FREE NEUTRONS

Fred Wietfeldt, professor and chair of physics and engineering physics, has been awarded an $8.2 million grant from the National Science Foundation — the largest ever direct NSF award to Tulane.

photo of Fred Wietfeldt, professor and chair of physics and engineering physics
Fred Wietfeldt, professor of physics, says that precision measurements of fundamental quantities such as the neutron lifetime enable scientists to critically test theories of physics and the universe.

The grant is to build a new apparatus aimed at solving “one of the most important problems in physics today” — precisely measuring the lifetime of a free neutron.

The neutron, a fundamental particle present in the core nucleus of all atoms — except hydrogen — is an important ingredient of ordinary matter. Neutrons contribute the “glue” that holds the atomic nucleus together. Most of the mass of the Earth is provided by neutrons. But when freed from the confines of a stable atom, the neutron is unstable. It decays with a lifetime of about 15 minutes into a proton, electron, and antineutrino, a light, electrically neutral particle.

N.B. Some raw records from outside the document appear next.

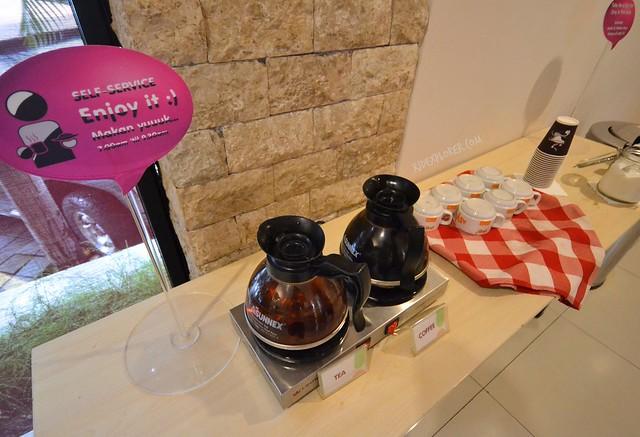 pop hotel teuku umar free coffee and tea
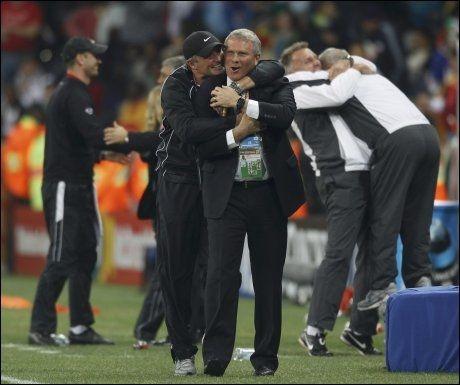 POENGKLEMMEN: Trener Ricki Herbert får en skikkelig klem etter uavgjort mot Italia. Også i bakgrunnen skimtes glade newzealendere. Foto: Reuters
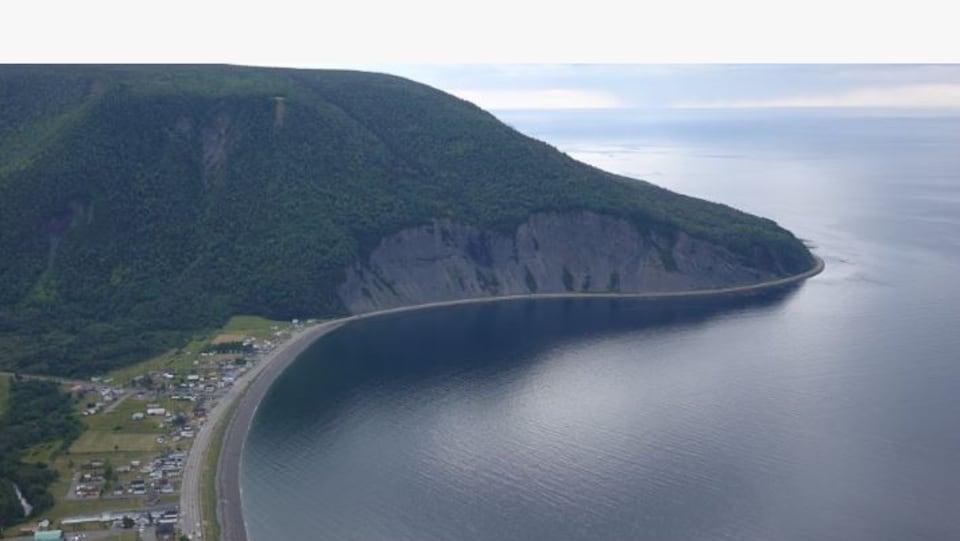 Le village de Mont-St-Pierre vu de haut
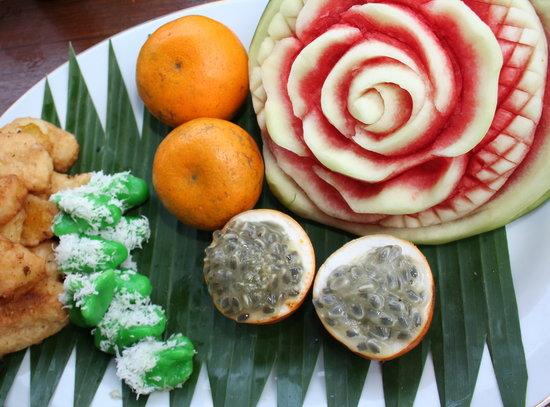 Tirta Ayu Restaurant , The Water Palace , Tirtagangga: FRUIT CARVING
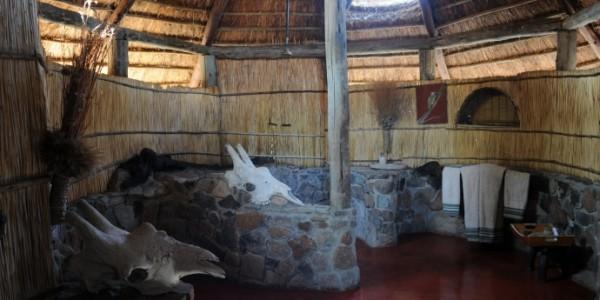 Tanzania - Ruaha National Park - Mwagusi Safari Camp - Shower
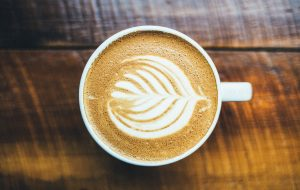 כוס קפה עם ציור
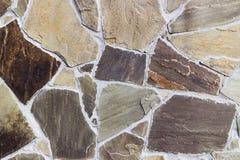 Ściana z irregularly kształtować brąz płytkami Obrazy Royalty Free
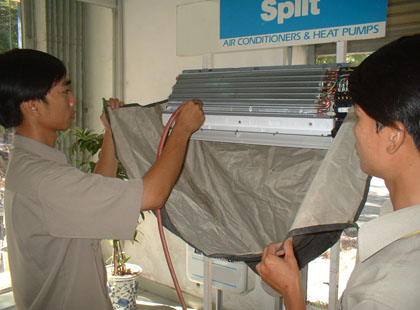 Vệ sinh Máy lạnh tại Quận 3 TPHCM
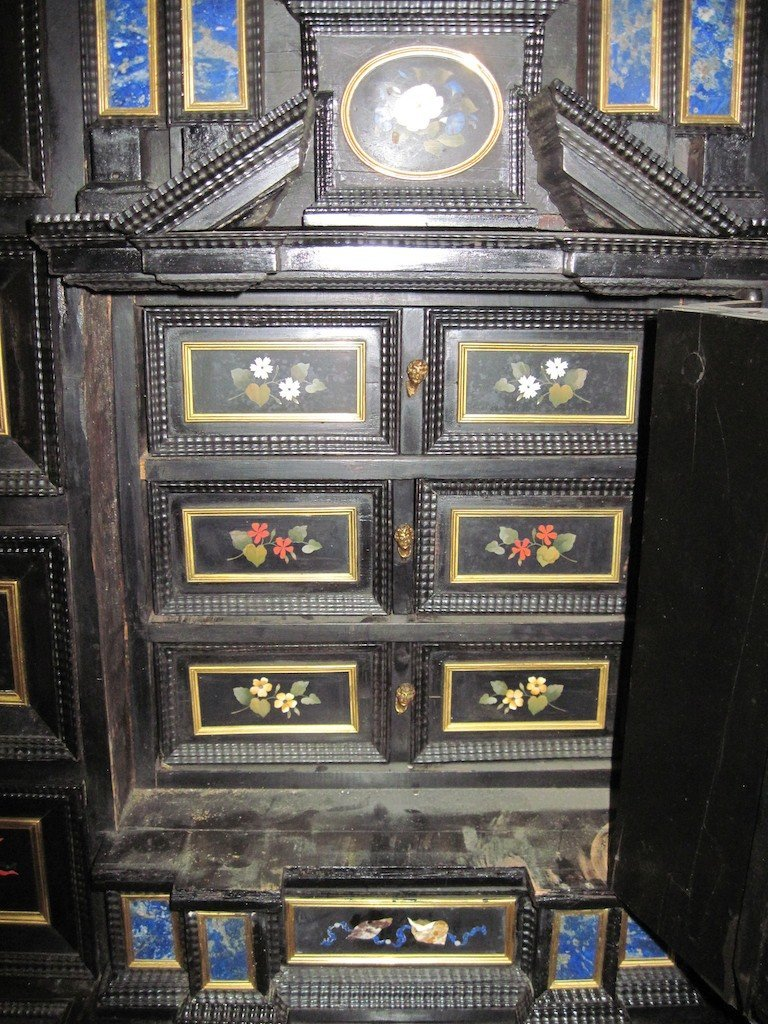 VERY FINE EARLY ITALIAN VARGUENO CABINET ON STAND:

“This free neutron decay was a key process in the early universe,” Wietfeldt said. “It governed the formation of the lightest elements in the first 5 minutes after the Big Bang. In particular, the neutron decay rate determined the amounts of helium and hydrogen in the early clouds of gas that later developed into stars and galaxies.”

The neutron lifetime has been measured by dozens of experiments over the past 70 years, but the most precise results from the two leading methods — cold neutron beam measurements and ultracold neutron storage measurements — significantly disagree by more than 4 standard deviations.

Correcting that discrepancy is the goal of the experiment, which will use a new apparatus called BL3. “We will measure the free neutron lifetime using the cold beam method to unprecedented precision and innovative techniques that promise to resolve the neutron lifetime discrepancy,” Wietfeldt said.